Si on suit le plan que je défends devant vous, l’an prochain, au lieu de 8 000 dans l’enseignement secondaire, on en créera 16 000 mais ça ne veut pas dire que la cohorte des candidats sera plus formée, capable, qu’au niveau de cette année, puisqu’il y en 1 000 que l’on n’a pas réussi à livrer. Alors l’idée qu’au lieu de 16 000, il en faudrait 24 000 l’an prochain, c’est ça l’idée que défende certains, c’est une idée mensongère, ce n’est pas parce que vous mettrez 80 000 postes de recrutement l’an prochain que vous auriez plus de 8 000 candidats capables puisqu’ils n’étaient pas là cette année.
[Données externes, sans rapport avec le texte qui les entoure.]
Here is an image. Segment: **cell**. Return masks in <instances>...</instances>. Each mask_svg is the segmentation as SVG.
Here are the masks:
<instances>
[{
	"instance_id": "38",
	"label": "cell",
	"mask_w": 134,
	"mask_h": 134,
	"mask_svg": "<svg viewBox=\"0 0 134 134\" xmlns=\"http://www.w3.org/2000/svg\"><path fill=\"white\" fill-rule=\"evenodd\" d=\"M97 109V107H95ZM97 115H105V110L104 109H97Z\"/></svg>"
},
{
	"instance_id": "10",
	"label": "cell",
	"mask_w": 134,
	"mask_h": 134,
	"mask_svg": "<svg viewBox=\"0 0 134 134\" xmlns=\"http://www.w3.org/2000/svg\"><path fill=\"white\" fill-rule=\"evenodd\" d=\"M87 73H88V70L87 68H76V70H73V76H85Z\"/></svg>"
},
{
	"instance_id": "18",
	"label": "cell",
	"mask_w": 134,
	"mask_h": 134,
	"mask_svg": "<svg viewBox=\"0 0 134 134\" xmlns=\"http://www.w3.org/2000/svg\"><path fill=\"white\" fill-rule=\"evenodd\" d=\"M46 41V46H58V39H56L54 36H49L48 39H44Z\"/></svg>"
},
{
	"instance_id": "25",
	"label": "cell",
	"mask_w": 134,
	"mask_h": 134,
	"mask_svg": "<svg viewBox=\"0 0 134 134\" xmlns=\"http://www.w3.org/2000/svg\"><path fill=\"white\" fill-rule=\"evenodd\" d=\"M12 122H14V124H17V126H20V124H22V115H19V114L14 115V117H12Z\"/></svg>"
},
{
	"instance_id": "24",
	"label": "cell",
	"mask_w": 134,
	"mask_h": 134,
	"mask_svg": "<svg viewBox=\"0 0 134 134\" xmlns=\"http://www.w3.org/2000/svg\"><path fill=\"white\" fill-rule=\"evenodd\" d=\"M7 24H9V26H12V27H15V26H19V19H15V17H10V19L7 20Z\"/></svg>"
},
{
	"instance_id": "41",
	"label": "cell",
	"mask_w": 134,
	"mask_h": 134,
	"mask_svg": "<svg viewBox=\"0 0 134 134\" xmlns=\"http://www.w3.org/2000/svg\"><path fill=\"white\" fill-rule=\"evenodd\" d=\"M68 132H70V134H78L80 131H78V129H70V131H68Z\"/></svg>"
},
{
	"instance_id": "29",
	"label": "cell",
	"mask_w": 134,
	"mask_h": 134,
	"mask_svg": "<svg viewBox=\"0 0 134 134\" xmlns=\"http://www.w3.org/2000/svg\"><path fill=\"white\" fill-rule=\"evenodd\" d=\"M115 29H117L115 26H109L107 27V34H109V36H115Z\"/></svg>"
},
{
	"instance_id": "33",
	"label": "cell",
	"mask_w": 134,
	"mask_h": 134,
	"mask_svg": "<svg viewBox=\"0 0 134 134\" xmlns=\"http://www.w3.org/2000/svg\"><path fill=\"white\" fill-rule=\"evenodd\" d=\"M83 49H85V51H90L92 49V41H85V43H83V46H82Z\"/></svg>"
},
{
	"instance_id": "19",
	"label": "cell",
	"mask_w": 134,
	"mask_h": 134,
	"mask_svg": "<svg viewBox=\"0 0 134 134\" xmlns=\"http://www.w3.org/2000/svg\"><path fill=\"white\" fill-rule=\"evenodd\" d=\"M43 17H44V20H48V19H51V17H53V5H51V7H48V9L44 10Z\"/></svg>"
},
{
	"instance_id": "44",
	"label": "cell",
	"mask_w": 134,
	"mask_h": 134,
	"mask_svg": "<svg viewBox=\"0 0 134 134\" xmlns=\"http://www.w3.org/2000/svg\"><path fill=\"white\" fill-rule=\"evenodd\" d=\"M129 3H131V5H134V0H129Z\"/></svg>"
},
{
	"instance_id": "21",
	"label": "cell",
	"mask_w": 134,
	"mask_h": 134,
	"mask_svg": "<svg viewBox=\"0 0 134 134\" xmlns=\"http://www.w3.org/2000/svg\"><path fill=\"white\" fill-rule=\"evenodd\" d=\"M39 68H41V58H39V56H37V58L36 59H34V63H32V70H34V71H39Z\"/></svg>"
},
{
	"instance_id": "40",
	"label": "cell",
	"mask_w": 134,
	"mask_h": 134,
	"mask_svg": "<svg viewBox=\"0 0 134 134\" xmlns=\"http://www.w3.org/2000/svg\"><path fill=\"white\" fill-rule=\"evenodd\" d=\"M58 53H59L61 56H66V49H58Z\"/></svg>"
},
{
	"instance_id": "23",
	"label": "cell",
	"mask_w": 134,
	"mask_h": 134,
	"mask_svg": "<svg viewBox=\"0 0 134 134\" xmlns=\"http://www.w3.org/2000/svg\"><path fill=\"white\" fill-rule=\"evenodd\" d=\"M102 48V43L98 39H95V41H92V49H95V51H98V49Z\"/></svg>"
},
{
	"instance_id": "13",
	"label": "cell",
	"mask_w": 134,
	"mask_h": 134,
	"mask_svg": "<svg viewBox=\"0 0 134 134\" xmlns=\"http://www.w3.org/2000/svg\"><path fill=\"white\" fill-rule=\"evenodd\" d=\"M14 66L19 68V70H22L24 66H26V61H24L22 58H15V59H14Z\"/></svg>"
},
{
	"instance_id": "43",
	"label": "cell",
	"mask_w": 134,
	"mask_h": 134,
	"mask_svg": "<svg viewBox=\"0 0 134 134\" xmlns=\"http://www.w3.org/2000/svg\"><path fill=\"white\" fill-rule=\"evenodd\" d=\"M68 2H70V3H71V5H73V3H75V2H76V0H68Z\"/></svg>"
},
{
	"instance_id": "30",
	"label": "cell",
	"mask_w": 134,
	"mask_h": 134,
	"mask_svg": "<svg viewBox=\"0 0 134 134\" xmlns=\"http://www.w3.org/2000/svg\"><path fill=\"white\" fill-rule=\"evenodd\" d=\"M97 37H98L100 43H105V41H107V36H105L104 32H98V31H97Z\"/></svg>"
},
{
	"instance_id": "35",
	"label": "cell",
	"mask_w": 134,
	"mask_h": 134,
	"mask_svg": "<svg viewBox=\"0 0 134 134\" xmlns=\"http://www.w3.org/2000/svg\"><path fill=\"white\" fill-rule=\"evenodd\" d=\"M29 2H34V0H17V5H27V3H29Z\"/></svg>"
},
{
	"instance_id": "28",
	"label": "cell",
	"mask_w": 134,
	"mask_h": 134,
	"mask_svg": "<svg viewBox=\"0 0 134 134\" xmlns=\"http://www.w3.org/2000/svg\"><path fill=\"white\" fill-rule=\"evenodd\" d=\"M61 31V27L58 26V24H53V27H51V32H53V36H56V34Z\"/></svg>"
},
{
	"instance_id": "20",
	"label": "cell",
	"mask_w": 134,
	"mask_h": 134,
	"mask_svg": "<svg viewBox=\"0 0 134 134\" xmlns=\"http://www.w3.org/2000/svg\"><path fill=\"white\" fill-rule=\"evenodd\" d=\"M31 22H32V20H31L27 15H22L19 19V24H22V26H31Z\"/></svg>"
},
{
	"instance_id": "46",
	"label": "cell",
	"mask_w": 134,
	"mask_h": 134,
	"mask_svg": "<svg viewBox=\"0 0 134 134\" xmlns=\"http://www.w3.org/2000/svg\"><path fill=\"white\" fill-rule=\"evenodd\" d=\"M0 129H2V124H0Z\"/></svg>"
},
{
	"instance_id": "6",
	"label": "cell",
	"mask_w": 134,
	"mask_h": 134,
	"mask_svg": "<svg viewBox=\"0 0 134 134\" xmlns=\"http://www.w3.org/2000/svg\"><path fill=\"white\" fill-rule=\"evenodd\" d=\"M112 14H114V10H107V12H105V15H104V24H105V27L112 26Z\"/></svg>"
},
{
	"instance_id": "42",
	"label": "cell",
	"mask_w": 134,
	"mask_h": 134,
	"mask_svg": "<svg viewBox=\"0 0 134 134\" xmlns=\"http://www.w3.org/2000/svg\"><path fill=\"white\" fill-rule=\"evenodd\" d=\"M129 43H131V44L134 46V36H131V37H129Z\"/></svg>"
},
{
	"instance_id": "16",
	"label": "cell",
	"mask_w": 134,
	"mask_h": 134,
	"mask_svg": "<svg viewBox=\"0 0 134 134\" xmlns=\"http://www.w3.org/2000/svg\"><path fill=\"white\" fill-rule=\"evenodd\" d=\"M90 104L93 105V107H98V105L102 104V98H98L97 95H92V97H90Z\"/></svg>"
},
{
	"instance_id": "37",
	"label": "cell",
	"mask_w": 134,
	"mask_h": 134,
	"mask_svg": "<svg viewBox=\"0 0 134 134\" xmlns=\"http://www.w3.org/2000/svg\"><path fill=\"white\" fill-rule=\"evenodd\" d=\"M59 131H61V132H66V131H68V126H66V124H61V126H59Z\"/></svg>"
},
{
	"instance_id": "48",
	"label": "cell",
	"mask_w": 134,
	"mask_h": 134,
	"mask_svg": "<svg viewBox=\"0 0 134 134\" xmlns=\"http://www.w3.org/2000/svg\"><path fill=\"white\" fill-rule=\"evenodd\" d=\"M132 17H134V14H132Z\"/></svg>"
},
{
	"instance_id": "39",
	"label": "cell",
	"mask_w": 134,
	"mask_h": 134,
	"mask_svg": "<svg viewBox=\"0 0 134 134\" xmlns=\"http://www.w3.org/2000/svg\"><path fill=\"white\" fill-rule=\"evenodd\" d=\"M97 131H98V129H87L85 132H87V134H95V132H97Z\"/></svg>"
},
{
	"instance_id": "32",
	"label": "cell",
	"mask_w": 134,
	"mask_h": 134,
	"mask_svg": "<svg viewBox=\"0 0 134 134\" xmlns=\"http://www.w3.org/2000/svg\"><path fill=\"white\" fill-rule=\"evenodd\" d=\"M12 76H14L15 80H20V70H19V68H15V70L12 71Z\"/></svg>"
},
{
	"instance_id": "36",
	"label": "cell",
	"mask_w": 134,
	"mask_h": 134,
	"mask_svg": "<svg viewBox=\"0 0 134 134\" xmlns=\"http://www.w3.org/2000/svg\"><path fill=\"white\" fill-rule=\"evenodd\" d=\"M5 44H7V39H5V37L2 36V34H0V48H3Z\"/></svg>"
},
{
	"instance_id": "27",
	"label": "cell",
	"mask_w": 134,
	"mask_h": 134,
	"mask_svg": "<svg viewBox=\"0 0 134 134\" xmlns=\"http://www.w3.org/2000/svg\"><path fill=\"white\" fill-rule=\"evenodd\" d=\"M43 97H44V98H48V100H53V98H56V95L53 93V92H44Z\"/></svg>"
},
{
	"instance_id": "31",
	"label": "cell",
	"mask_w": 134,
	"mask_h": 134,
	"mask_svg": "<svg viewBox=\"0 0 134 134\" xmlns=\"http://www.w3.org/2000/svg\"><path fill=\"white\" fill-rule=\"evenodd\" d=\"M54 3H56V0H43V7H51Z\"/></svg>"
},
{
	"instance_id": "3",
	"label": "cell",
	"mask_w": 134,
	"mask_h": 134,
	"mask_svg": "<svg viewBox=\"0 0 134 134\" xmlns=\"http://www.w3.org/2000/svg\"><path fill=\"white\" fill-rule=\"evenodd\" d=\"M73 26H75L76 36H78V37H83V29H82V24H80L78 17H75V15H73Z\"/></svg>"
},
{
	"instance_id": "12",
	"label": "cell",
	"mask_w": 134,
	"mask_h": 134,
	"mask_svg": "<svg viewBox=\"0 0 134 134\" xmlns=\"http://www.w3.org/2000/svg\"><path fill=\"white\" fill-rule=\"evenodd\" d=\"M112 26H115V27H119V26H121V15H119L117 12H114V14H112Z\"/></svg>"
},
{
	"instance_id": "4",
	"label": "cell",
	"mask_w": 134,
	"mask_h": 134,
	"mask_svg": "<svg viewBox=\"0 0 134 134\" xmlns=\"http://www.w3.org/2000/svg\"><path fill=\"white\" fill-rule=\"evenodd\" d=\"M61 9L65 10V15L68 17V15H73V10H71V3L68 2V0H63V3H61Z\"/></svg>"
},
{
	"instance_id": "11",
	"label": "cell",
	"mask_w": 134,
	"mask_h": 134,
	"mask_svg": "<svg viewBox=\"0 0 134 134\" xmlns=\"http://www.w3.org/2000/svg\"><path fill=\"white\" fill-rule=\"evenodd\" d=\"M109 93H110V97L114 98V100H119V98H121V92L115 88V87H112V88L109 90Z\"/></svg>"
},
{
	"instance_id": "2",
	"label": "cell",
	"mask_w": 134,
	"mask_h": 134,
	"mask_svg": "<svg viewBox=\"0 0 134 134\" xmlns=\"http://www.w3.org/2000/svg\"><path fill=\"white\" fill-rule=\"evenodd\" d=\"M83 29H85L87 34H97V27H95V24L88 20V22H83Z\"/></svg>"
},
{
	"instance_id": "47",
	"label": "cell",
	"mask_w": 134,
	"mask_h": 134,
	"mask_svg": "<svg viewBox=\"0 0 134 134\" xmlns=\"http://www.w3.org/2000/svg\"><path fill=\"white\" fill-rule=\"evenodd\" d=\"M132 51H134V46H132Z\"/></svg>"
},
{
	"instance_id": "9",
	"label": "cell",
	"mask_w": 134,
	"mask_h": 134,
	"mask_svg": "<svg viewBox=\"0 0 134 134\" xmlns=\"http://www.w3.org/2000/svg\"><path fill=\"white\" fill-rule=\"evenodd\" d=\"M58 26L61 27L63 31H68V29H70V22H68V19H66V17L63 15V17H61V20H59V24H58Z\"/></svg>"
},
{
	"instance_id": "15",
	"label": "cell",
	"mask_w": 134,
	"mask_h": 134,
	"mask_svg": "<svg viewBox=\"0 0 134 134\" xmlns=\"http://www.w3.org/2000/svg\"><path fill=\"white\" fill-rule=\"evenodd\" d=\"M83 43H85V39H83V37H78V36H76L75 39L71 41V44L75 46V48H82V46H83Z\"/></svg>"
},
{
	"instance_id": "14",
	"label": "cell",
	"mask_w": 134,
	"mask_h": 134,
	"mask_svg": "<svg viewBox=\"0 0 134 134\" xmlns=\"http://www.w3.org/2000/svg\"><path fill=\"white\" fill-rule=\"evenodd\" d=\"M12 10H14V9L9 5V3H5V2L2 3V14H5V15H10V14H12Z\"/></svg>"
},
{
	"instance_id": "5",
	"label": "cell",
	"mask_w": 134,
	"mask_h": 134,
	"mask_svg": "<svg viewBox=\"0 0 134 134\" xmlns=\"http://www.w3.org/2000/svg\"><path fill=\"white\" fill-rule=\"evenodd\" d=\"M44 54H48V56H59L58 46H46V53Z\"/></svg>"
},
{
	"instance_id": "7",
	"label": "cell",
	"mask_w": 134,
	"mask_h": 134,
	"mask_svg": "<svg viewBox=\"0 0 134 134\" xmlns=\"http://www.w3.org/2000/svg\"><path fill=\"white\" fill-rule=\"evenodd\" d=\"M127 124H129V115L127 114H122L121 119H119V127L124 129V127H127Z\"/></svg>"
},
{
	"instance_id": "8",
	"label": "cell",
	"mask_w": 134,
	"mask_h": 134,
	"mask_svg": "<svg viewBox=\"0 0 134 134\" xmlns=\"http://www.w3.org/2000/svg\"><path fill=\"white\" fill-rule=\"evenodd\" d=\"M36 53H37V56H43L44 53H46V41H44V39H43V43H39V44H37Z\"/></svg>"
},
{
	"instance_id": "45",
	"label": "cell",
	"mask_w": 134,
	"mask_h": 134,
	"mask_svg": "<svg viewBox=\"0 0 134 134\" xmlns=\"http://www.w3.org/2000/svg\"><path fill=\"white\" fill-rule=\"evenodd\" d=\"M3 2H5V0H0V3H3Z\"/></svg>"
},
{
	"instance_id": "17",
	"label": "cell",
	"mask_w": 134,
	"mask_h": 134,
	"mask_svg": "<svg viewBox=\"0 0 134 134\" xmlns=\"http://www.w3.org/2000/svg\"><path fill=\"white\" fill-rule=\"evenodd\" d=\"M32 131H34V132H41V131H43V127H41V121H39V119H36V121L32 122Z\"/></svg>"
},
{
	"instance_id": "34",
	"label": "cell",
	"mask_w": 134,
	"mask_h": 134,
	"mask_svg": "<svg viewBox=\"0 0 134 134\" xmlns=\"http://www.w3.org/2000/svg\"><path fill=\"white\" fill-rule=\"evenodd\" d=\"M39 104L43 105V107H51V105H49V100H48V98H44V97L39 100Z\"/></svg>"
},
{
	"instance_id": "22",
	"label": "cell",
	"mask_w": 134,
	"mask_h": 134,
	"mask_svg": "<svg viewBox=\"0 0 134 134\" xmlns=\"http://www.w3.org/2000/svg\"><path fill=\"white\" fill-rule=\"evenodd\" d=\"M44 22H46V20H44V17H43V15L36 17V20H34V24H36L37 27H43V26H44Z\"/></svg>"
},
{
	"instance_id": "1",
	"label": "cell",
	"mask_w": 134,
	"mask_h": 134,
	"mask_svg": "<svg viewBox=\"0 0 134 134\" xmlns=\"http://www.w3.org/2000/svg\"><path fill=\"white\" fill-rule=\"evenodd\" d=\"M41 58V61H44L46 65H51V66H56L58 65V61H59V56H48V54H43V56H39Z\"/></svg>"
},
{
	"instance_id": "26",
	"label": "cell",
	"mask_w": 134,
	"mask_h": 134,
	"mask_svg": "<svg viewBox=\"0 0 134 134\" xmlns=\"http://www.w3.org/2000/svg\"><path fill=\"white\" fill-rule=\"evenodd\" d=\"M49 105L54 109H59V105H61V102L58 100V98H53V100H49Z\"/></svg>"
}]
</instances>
Donc, au lieu de créer des postes, il faut d’abord résoudre la question de l’attractivité du métier, il faut d’abord résoudre la question d’une Nation qui soutient ses enseignants, il faut d’abord résoudre la question de l’exercice de ce travail. C’est une idée qui me paraît conciliable avec la période d’efforts que la Nation va devoir faire pour s’en sortir. Et je trouve que doubler le nombre de postes au concours de recrutement d’une année sur l’autre ce n’est pas tout à fait rien déjà comme affirmation.
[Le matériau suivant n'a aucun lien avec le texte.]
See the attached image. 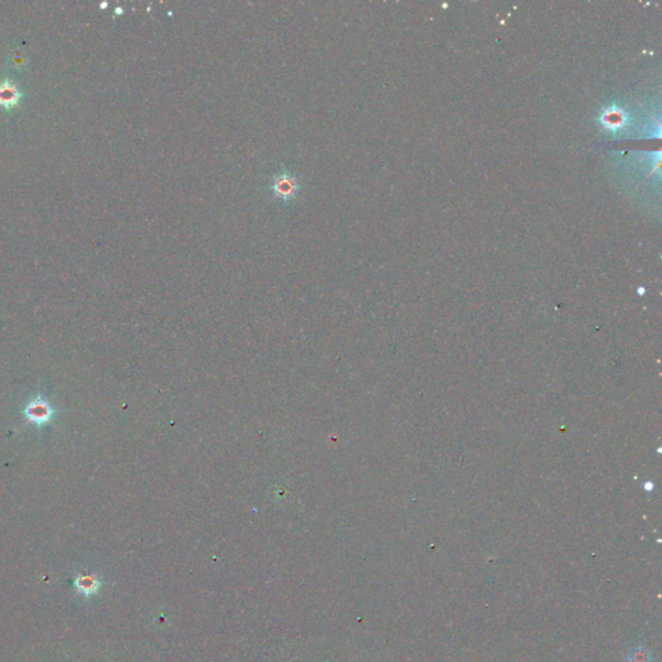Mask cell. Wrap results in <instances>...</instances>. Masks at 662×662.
Masks as SVG:
<instances>
[{
	"mask_svg": "<svg viewBox=\"0 0 662 662\" xmlns=\"http://www.w3.org/2000/svg\"><path fill=\"white\" fill-rule=\"evenodd\" d=\"M23 416L34 426L41 427L47 425L55 416V409L51 402L43 396L30 398L23 409Z\"/></svg>",
	"mask_w": 662,
	"mask_h": 662,
	"instance_id": "1",
	"label": "cell"
},
{
	"mask_svg": "<svg viewBox=\"0 0 662 662\" xmlns=\"http://www.w3.org/2000/svg\"><path fill=\"white\" fill-rule=\"evenodd\" d=\"M271 191L275 198L282 201H290L295 198L299 191V184L295 176L287 173H281L275 175L272 179Z\"/></svg>",
	"mask_w": 662,
	"mask_h": 662,
	"instance_id": "2",
	"label": "cell"
},
{
	"mask_svg": "<svg viewBox=\"0 0 662 662\" xmlns=\"http://www.w3.org/2000/svg\"><path fill=\"white\" fill-rule=\"evenodd\" d=\"M21 99V92L16 83L10 79L0 82V106L10 110L13 109Z\"/></svg>",
	"mask_w": 662,
	"mask_h": 662,
	"instance_id": "3",
	"label": "cell"
},
{
	"mask_svg": "<svg viewBox=\"0 0 662 662\" xmlns=\"http://www.w3.org/2000/svg\"><path fill=\"white\" fill-rule=\"evenodd\" d=\"M629 662H652V653L644 647H638L629 654Z\"/></svg>",
	"mask_w": 662,
	"mask_h": 662,
	"instance_id": "4",
	"label": "cell"
}]
</instances>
Je finis par la dernière idée, celle au fond à laquelle je crois le plus : la "décennie des mal appris". On en a vécues deux et je crois en raison de causes qui étaient assez justement analysées, que peut-être je n’ai pas su toutes changer, on a fait beaucoup de choses, mais pas assez, je veux bien l’admettre. Il y a en tout cas un mouvement, que je considère comme le plus risqué et le plus dangereux, le plus attrayant ou le plus facile, qui est le mouvement de la constante acceptation de la baisse des exigences à chaque niveau : l’idée que, ce que l’on n’arrive pas à faire dans le primaire, on le fera au collège ; que ce que l’on n’arrive pas à faire au collège, on l’acquerra au lycée ; que ce qu’on n’arrive pas à acquérir au lycée, on l’acquerra à l'université ; ce qui revient à essayer de transmettre à l’université un certain nombre de choses qui relève du collège et peut-être même parfois diront certains enseignants de l’école primaire. Cette idée-là de démission en démission, c’est une idée qui a été extrêmement pernicieuse pour l’image, l’idée et le climat qui règnent à l’intérieur de l’Education nationale.
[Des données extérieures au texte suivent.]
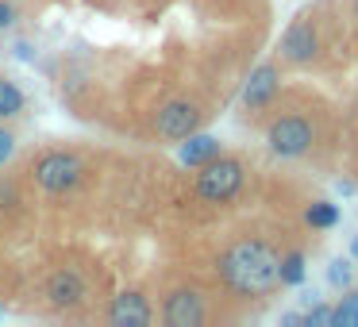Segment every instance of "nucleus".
<instances>
[{
    "label": "nucleus",
    "mask_w": 358,
    "mask_h": 327,
    "mask_svg": "<svg viewBox=\"0 0 358 327\" xmlns=\"http://www.w3.org/2000/svg\"><path fill=\"white\" fill-rule=\"evenodd\" d=\"M278 277H281V285H304V254L301 250H293V254L281 258Z\"/></svg>",
    "instance_id": "14"
},
{
    "label": "nucleus",
    "mask_w": 358,
    "mask_h": 327,
    "mask_svg": "<svg viewBox=\"0 0 358 327\" xmlns=\"http://www.w3.org/2000/svg\"><path fill=\"white\" fill-rule=\"evenodd\" d=\"M266 139H270V150L278 158H301L312 150L316 135H312V124L304 116H281V119H273Z\"/></svg>",
    "instance_id": "4"
},
{
    "label": "nucleus",
    "mask_w": 358,
    "mask_h": 327,
    "mask_svg": "<svg viewBox=\"0 0 358 327\" xmlns=\"http://www.w3.org/2000/svg\"><path fill=\"white\" fill-rule=\"evenodd\" d=\"M350 254L358 258V235H355V239H350Z\"/></svg>",
    "instance_id": "20"
},
{
    "label": "nucleus",
    "mask_w": 358,
    "mask_h": 327,
    "mask_svg": "<svg viewBox=\"0 0 358 327\" xmlns=\"http://www.w3.org/2000/svg\"><path fill=\"white\" fill-rule=\"evenodd\" d=\"M24 112V93H20L16 81L8 78H0V119H12Z\"/></svg>",
    "instance_id": "13"
},
{
    "label": "nucleus",
    "mask_w": 358,
    "mask_h": 327,
    "mask_svg": "<svg viewBox=\"0 0 358 327\" xmlns=\"http://www.w3.org/2000/svg\"><path fill=\"white\" fill-rule=\"evenodd\" d=\"M162 319L170 327H201L204 324L201 293H193V289H178V293H170L166 304H162Z\"/></svg>",
    "instance_id": "6"
},
{
    "label": "nucleus",
    "mask_w": 358,
    "mask_h": 327,
    "mask_svg": "<svg viewBox=\"0 0 358 327\" xmlns=\"http://www.w3.org/2000/svg\"><path fill=\"white\" fill-rule=\"evenodd\" d=\"M273 96H278V70L273 66H258L250 73V81L243 85V101H247V108H266Z\"/></svg>",
    "instance_id": "10"
},
{
    "label": "nucleus",
    "mask_w": 358,
    "mask_h": 327,
    "mask_svg": "<svg viewBox=\"0 0 358 327\" xmlns=\"http://www.w3.org/2000/svg\"><path fill=\"white\" fill-rule=\"evenodd\" d=\"M281 54L289 58L293 66H304L320 54V39H316V27L308 20H296L285 35H281Z\"/></svg>",
    "instance_id": "7"
},
{
    "label": "nucleus",
    "mask_w": 358,
    "mask_h": 327,
    "mask_svg": "<svg viewBox=\"0 0 358 327\" xmlns=\"http://www.w3.org/2000/svg\"><path fill=\"white\" fill-rule=\"evenodd\" d=\"M278 266H281V254L273 250V242L243 239V242H235V247H227L224 254H220L216 270H220V277H224L227 289H235V293H243V296H262V293H270L273 285H281Z\"/></svg>",
    "instance_id": "1"
},
{
    "label": "nucleus",
    "mask_w": 358,
    "mask_h": 327,
    "mask_svg": "<svg viewBox=\"0 0 358 327\" xmlns=\"http://www.w3.org/2000/svg\"><path fill=\"white\" fill-rule=\"evenodd\" d=\"M220 154V139H212V135H185V143H181L178 158L181 166H193V170H201L204 162H212V158Z\"/></svg>",
    "instance_id": "11"
},
{
    "label": "nucleus",
    "mask_w": 358,
    "mask_h": 327,
    "mask_svg": "<svg viewBox=\"0 0 358 327\" xmlns=\"http://www.w3.org/2000/svg\"><path fill=\"white\" fill-rule=\"evenodd\" d=\"M12 154H16V139H12V131H4V127H0V166L8 162Z\"/></svg>",
    "instance_id": "18"
},
{
    "label": "nucleus",
    "mask_w": 358,
    "mask_h": 327,
    "mask_svg": "<svg viewBox=\"0 0 358 327\" xmlns=\"http://www.w3.org/2000/svg\"><path fill=\"white\" fill-rule=\"evenodd\" d=\"M16 24V8H12L8 0H0V31H4V27H12Z\"/></svg>",
    "instance_id": "19"
},
{
    "label": "nucleus",
    "mask_w": 358,
    "mask_h": 327,
    "mask_svg": "<svg viewBox=\"0 0 358 327\" xmlns=\"http://www.w3.org/2000/svg\"><path fill=\"white\" fill-rule=\"evenodd\" d=\"M304 219H308V227H316V231H327V227L339 224V204H331V201H312L308 208H304Z\"/></svg>",
    "instance_id": "12"
},
{
    "label": "nucleus",
    "mask_w": 358,
    "mask_h": 327,
    "mask_svg": "<svg viewBox=\"0 0 358 327\" xmlns=\"http://www.w3.org/2000/svg\"><path fill=\"white\" fill-rule=\"evenodd\" d=\"M196 124H201V112H196V104H189V101H170L155 119L158 135L170 139V143H181L185 135H193Z\"/></svg>",
    "instance_id": "5"
},
{
    "label": "nucleus",
    "mask_w": 358,
    "mask_h": 327,
    "mask_svg": "<svg viewBox=\"0 0 358 327\" xmlns=\"http://www.w3.org/2000/svg\"><path fill=\"white\" fill-rule=\"evenodd\" d=\"M47 300L55 308H78L85 300V281H81L78 270H58L55 277L47 281Z\"/></svg>",
    "instance_id": "8"
},
{
    "label": "nucleus",
    "mask_w": 358,
    "mask_h": 327,
    "mask_svg": "<svg viewBox=\"0 0 358 327\" xmlns=\"http://www.w3.org/2000/svg\"><path fill=\"white\" fill-rule=\"evenodd\" d=\"M243 189V166L235 158H212V162L201 166L196 173V196L201 201H212V204H224L231 201L235 193Z\"/></svg>",
    "instance_id": "2"
},
{
    "label": "nucleus",
    "mask_w": 358,
    "mask_h": 327,
    "mask_svg": "<svg viewBox=\"0 0 358 327\" xmlns=\"http://www.w3.org/2000/svg\"><path fill=\"white\" fill-rule=\"evenodd\" d=\"M331 324L335 327H358V293H347L339 304L331 308Z\"/></svg>",
    "instance_id": "15"
},
{
    "label": "nucleus",
    "mask_w": 358,
    "mask_h": 327,
    "mask_svg": "<svg viewBox=\"0 0 358 327\" xmlns=\"http://www.w3.org/2000/svg\"><path fill=\"white\" fill-rule=\"evenodd\" d=\"M304 324H308V327H327V324H331V308H327V304H316V308L304 316Z\"/></svg>",
    "instance_id": "17"
},
{
    "label": "nucleus",
    "mask_w": 358,
    "mask_h": 327,
    "mask_svg": "<svg viewBox=\"0 0 358 327\" xmlns=\"http://www.w3.org/2000/svg\"><path fill=\"white\" fill-rule=\"evenodd\" d=\"M327 285H335V289H347L350 285V262H347V258H335V262H331V270H327Z\"/></svg>",
    "instance_id": "16"
},
{
    "label": "nucleus",
    "mask_w": 358,
    "mask_h": 327,
    "mask_svg": "<svg viewBox=\"0 0 358 327\" xmlns=\"http://www.w3.org/2000/svg\"><path fill=\"white\" fill-rule=\"evenodd\" d=\"M35 185L43 189V193H66V189H73L81 181V173H85V166H81L78 154H66V150H50V154H43L39 162H35Z\"/></svg>",
    "instance_id": "3"
},
{
    "label": "nucleus",
    "mask_w": 358,
    "mask_h": 327,
    "mask_svg": "<svg viewBox=\"0 0 358 327\" xmlns=\"http://www.w3.org/2000/svg\"><path fill=\"white\" fill-rule=\"evenodd\" d=\"M108 319L116 327H147L150 324V304L143 293H120L108 308Z\"/></svg>",
    "instance_id": "9"
}]
</instances>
Mon idée que je voudrais défendre devant vous, c’est au contraire le rétablissement de l’exigence de chaque niveau par rapport à ce qu’il a à transmettre, ce qui n’est pas si compliqué, ce qui n’est pas si difficile, ce qui est certes peut-être aujourd’hui défini comme trop abstrait. Moi je suis d’accord pour dire que quand on donne à un enfant de 8 ans à apprendre l’absolutisme comme système socio-politique, je pense qu’on se trompe dans la définition des exigences. Mais en tout cas, tant que l’on n’aura pas au collège des élèves qui entrent et qui ont les acquis nécessaires, on aura des classes déstabilisées.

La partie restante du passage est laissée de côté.